(Provided passage):
Editorial.


THE LOYALTY OF VIRGINIA.

In our last number, while reviewing the Ecclesiastical History of Dr. Hawks, we had occasion to speak of those portions of Mr. George Bancroft's United Slates, which have reference to the loyalty of Virginia immediately before and during the Protectorate of Cromwell. Since the publication of our remarks, a personal interview with Mr. Bancroft, and an examination, especially, of one or two passages in his History, have been sufficient to convince us that injustice (of course unintentional) has been done that gentleman, not only by ourselves, but by Dr. Hawks and others.

In our own review alluded to above, we concluded, in the following words, a list of arguments adduced, or supposed to be adduced, in proof of Virginia's disloyalty.

"6. Virginia was infected with republicanism. She wished to set up for herself. Thus intent, she demands of Berkeley a distinct acknowledgment of her Assembly's supremacy. His reply was 'I am but the servant of the Assembly.' Berkeley, therefore, was republican, and his tumultuous election proves nothing but the republicanism of Virginia." To which our reply was thus.

(Records):
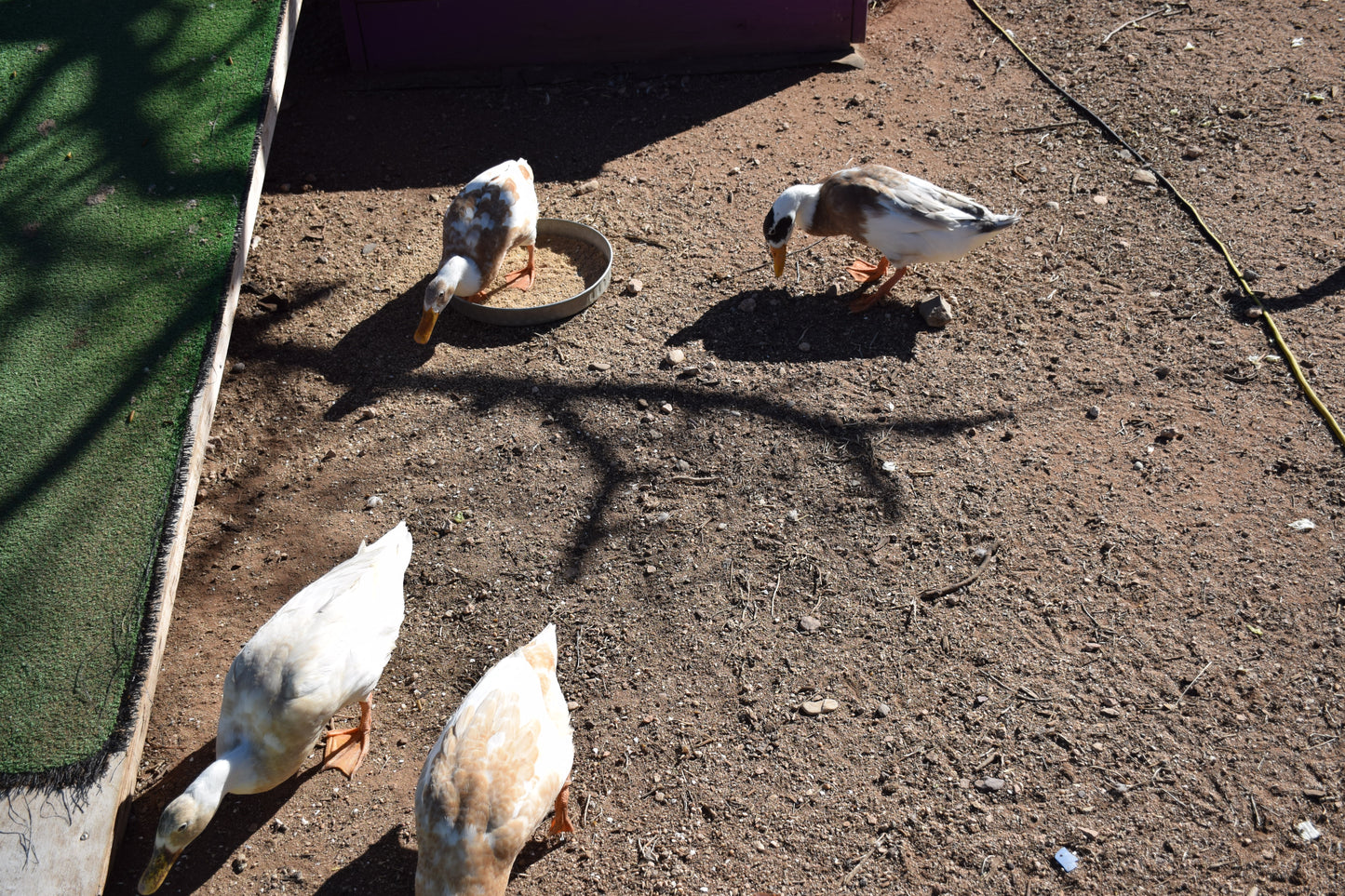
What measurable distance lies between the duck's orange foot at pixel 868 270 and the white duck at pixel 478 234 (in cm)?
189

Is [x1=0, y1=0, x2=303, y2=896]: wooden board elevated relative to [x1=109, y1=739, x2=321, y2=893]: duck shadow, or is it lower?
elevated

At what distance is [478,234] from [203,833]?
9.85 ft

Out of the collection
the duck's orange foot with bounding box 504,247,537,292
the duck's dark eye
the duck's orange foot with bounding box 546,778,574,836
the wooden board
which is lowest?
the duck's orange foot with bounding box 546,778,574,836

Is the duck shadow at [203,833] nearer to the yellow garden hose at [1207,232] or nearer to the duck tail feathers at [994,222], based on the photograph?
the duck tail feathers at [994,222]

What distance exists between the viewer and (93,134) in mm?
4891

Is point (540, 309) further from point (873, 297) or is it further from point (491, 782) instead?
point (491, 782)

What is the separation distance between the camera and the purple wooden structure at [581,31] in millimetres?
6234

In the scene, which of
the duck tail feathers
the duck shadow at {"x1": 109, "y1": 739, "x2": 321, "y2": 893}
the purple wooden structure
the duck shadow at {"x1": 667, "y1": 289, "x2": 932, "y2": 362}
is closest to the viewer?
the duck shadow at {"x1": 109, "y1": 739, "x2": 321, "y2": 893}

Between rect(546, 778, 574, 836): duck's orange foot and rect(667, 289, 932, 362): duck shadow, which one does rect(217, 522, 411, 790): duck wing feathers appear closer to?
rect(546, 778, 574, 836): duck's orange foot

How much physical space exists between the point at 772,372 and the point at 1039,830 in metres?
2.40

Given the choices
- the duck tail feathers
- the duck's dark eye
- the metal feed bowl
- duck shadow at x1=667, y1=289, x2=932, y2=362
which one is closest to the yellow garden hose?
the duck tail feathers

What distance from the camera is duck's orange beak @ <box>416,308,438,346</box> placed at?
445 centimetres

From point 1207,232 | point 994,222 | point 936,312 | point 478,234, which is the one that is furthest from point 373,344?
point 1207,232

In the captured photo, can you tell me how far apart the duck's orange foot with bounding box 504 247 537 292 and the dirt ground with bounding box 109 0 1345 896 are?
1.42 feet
---
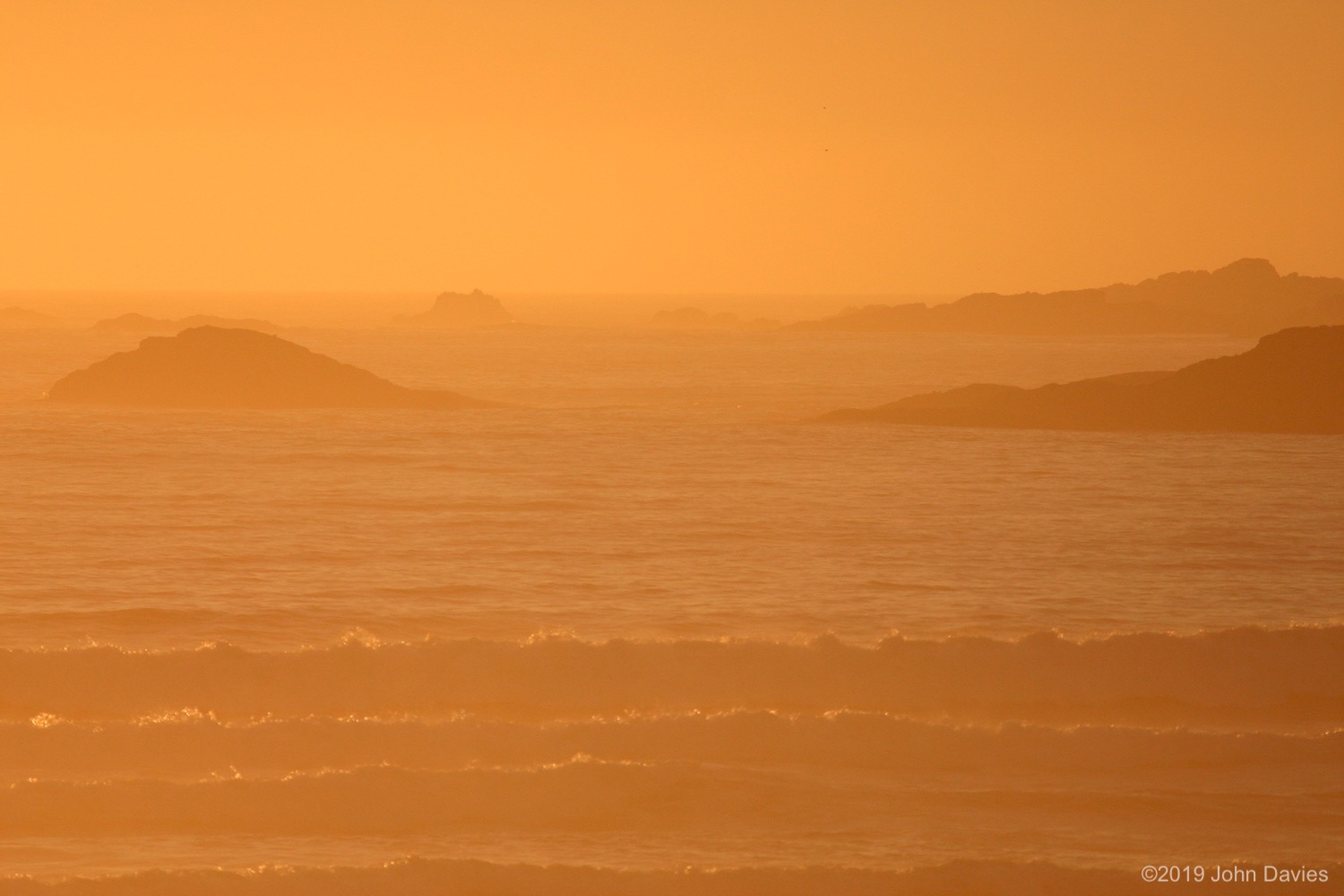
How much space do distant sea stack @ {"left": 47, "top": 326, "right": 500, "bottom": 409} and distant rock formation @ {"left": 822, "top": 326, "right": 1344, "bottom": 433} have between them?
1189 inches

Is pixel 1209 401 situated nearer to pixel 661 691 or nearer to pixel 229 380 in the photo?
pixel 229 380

(Activities):
1 > Translate this sentence from the editorial on Virginia's loyalty into Spanish: "In our own review alluded to above, we concluded, in the following words, a list of arguments adduced, or supposed to be adduced, in proof of Virginia's disloyalty."
2 > Continue the editorial on Virginia's loyalty from its final sentence, supplying the reply it announces.

(Answers to the exercise):
1 > En nuestra propia reseña, mencionada más arriba, concluimos, con las siguientes palabras, una lista de argumentos aducidos, o que se suponía que se aducían, como prueba de la deslealtad de Virginia.

2 >
"6. The reasoning here is reasoning in a circle. Virginia is first declared republican. From this assumed fact, deductions are made which prove Berkeley so—and Berkeley's republicanism, thus proved, is made to establish that of Virginia. But Berkeley's answer (from which Mr. Bancroft has extracted the words, 'I am but the servant of the Assembly,') runs thus. 'You desire me to do that concerning your titles and claims to land in this northern part of America, which I am in no capacity to do: for I am but the servant of the Assembly: neither do they arrogate to themselves any power farther than the miserable distractions in England force them to. For when God shall be pleased to take away and dissipate the unnatural divisions of their native country, they will immediately return to their professed obedience.'—Smith's New York. It will be seen that Mr. Bancroft has been disingenuous in quoting only a portion of this sentence. The whole proves incontestibly that neither Berkeley nor the Assembly arrogated to themselves any power beyond what they were forced to assume by circumstances—in a word it proves their loyalty."

We are now, however, fully persuaded that Mr. Bancroft had not only no intention of representing Virginia as disloyal—but that his work, closely examined, will not admit of such interpretation. As an offset to our argument just quoted, we copy the following (the passage to which our remarks had reference) from page 245 of Mr. B.'s only published volume.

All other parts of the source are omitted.